- Gmina Zbójna within the Łomża County
- Coordinates (Zbójna): 53°15′N 21°48′E﻿ / ﻿53.250°N 21.800°E
- Country: Poland
- Voivodeship: Podlaskie
- County: Łomża County
- Seat: Zbójna

Area
- • Total: 185.77 km^{2} (71.73 sq mi)

Population (2011)
- • Total: 4,424
- • Density: 23.81/km^{2} (61.68/sq mi)
- Website: http://www.zbojna.powiatlomzynski.pl

= Gmina Zbójna =

Gmina Zbójna is a rural gmina (administrative district) in Łomża County, Podlaskie Voivodeship, in north-eastern Poland.
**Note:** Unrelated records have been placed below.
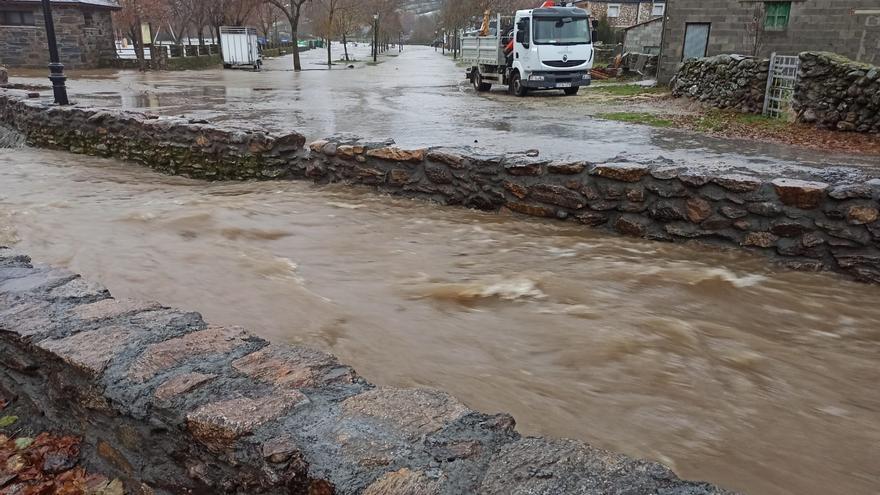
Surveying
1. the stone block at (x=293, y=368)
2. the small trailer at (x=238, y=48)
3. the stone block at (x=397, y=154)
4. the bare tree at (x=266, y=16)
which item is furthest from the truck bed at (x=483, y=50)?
the bare tree at (x=266, y=16)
Its seat is the village of Zbójna, which is approximately 22 km north-west of Łomża and 93 km west of the regional capital Białystok.

The gmina covers an area of 185.77 km2, and as of 2006 its total population is 4,339 (4,424 in 2011).

==Villages==
Gmina Zbójna contains the villages and settlements of Bienduszka, Dębniki, Dobry Las, Dobry Las-Leśniczówka, Gawrychy, Gontarze, Jagłowiec, Jurki, Kuzie, Laski, Nowogród, Osowiec, Osowiec-Leśniczówka, Pianki, Piasutno Żelazne, Piasutno Żelazne-Leśniczówka, Popiołki, Poredy, Poredy-Leśniczówka, Ruda Osowiecka, Siwiki, Sosnowy, Stanisławowo, Tabory-Rzym, Wyk and Zbójna.

==Neighbouring gminas==
Gmina Zbójna is bordered by the gminas of Kadzidło, Kolno, Lelis, Łyse, Mały Płock, Miastkowo, Nowogród and Turośl.